Cournoyer A, Simard J-S, Cartilier L, Abatzoglou N
Université de Montréal, Faculty of Pharmacy, Montreal, Quebec.
Pharm Dev Technol. 2008;13(5):333-43. doi: 10.1080/10837450802390232.
The purpose of this study was to develop a robust and versatile near infrared (NIR) analysis protocol for the quality control of intact tablets containing two active pharmaceutical ingredients, acetylsalicylic acid (ASA) and caffeine, as well as three excipients. Reference samples were prepared and a calibration model built for each apparatus. All components of the formulation were characterized by transmission measurements with NIR spectroscopy (NIRS). The study was performed with three different Fourier transform NIR apparatuses and chemometric models. Calibration was carried out by the partial least squares regression method and a pre-processing technique to optimize the efficiency of the models. High performance liquid chromatography was the reference method for obtaining active pharmaceutical ingredient concentration values used in model building. It also served as a reference for chemometric model validation. Eighteen samples were analyzed by chemometric modeling to predict each component's concentration. Four out of five ingredients were quantified precisely with the three chemometric models developed. ASA quantification uncertainty ranges were between 1.0 and 1.1%, and the average error was less than 5% for caffeine. More than 99.9% of tablet content were analyzed and quantified. The results show that a versatile in-line or at-line NIRS method, with three different chemometric models built from three different acquisition apparatuses, can be developed without sample preparation for pharmaceutical tablet quality control of existing products.

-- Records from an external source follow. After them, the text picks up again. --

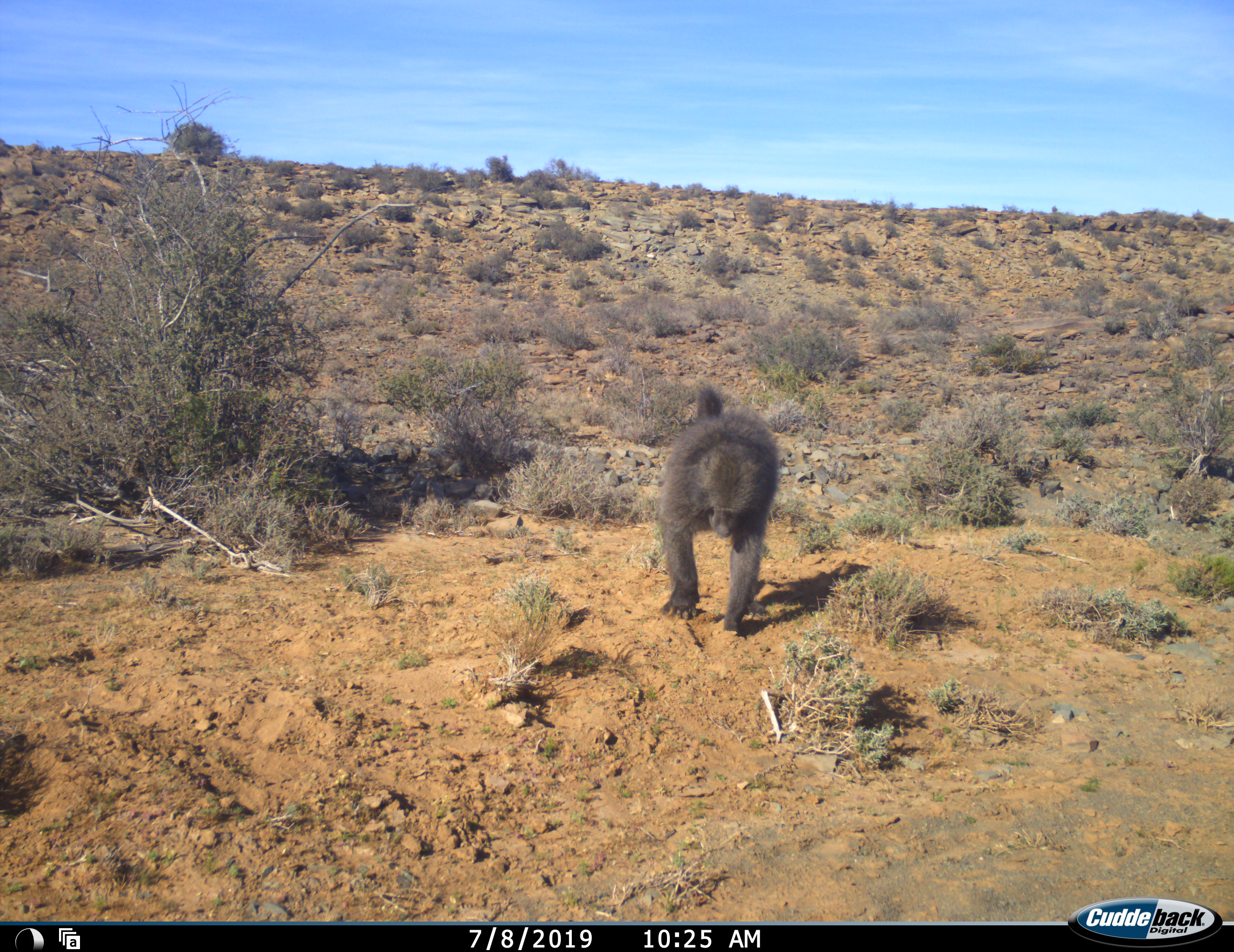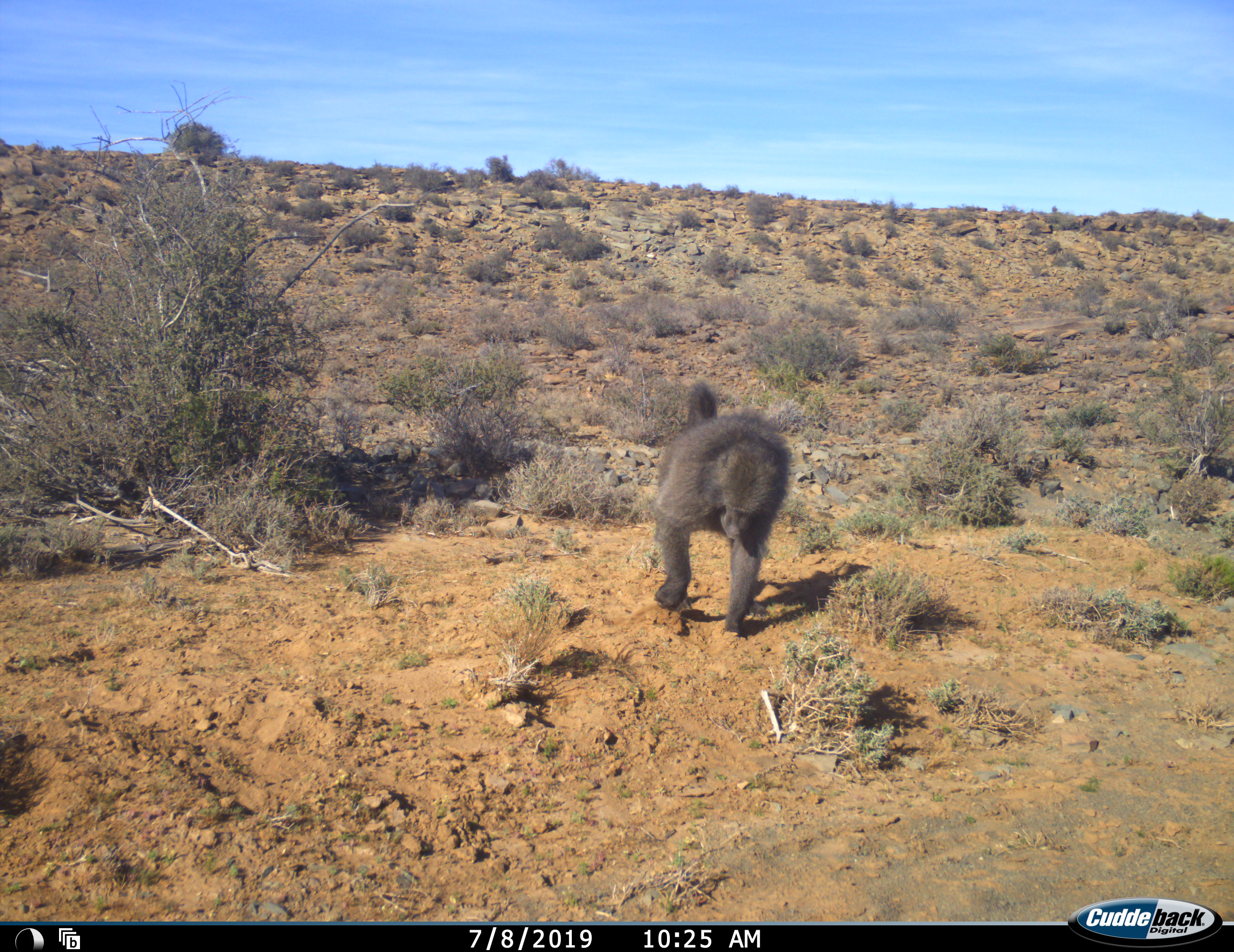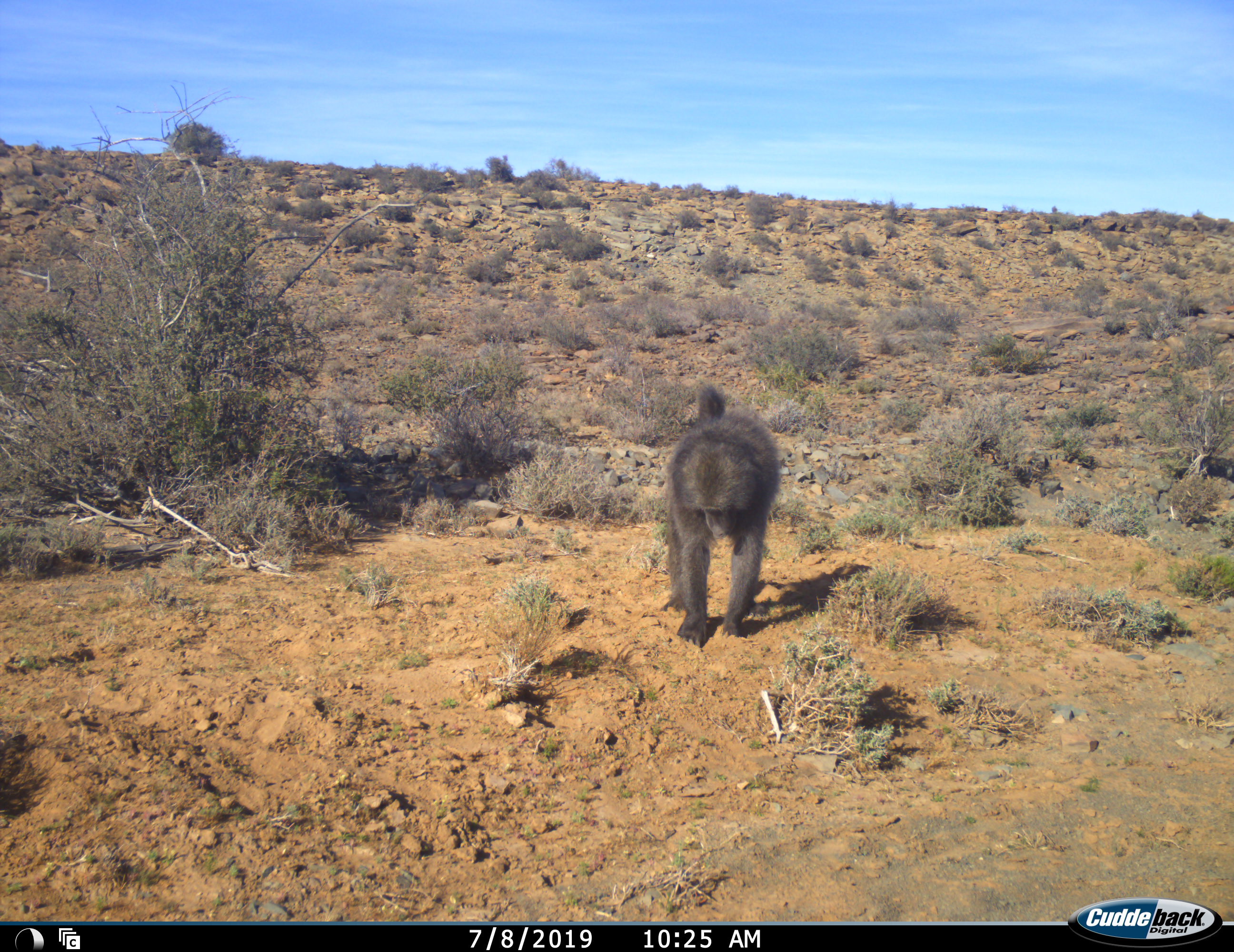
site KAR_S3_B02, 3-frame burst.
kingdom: Animalia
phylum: Chordata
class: Mammalia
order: Primates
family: Cercopithecidae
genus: Papio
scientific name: Papio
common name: baboon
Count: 1.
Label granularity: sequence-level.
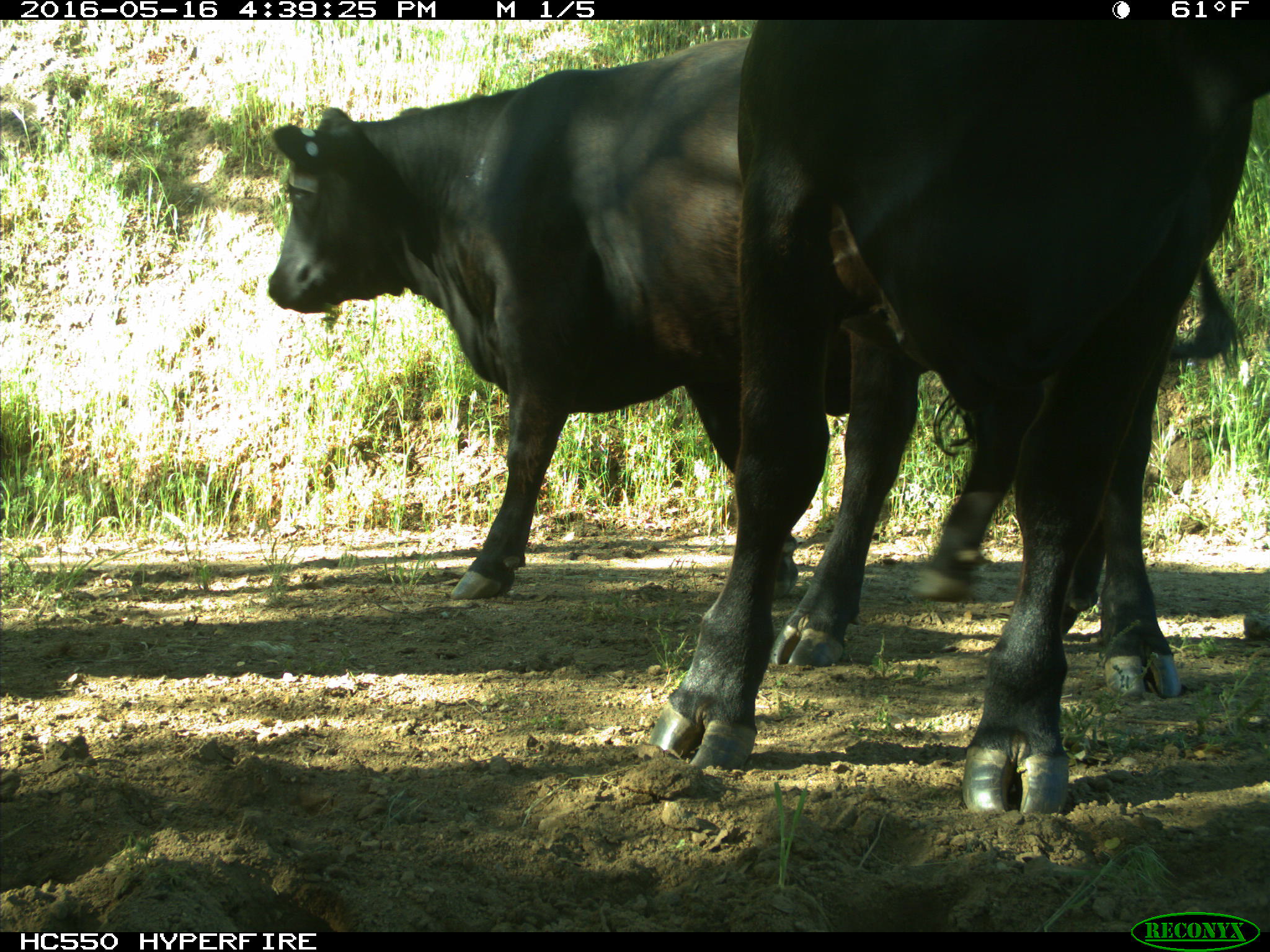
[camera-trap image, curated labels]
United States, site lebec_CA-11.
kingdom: Animalia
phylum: Chordata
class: Mammalia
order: Artiodactyla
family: Bovidae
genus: Bos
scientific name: Bos taurus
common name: domestic cow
Bos taurus (domestic cow).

本研究的目的是开发一种强大且通用的近红外(NIR)分析方案,用于对含有两种活性药物成分(乙酰水杨酸(ASA)和咖啡因)以及三种辅料的完整片剂进行质量控制。制备了参考样品,并为每种仪器建立了校准模型。制剂的所有成分均通过近红外光谱(NIRS)的透射测量进行表征。该研究使用了三种不同的傅里叶变换近红外仪器和化学计量学模型。通过偏最小二乘回归方法和预处理技术进行校准,以优化模型的效率。高效液相色谱法是获取用于模型构建的活性药物成分浓度值的参考方法。它还用作化学计量学模型验证的参考。通过化学计量学建模对18个样品进行分析,以预测每种成分的浓度。所开发的三种化学计量学模型精确地定量了五分之四的成分。ASA的定量不确定度范围在1.0%至1.1%之间,咖啡因的平均误差小于5%。分析和定量了超过99.9%的片剂含量。结果表明,无需对现有产品的药片片剂进行样品制备,就可以开发出一种通用的在线或离线NIRS方法,该方法基于三种不同采集仪器构建三种不同的化学计量学模型,用于药片片剂的质量控制。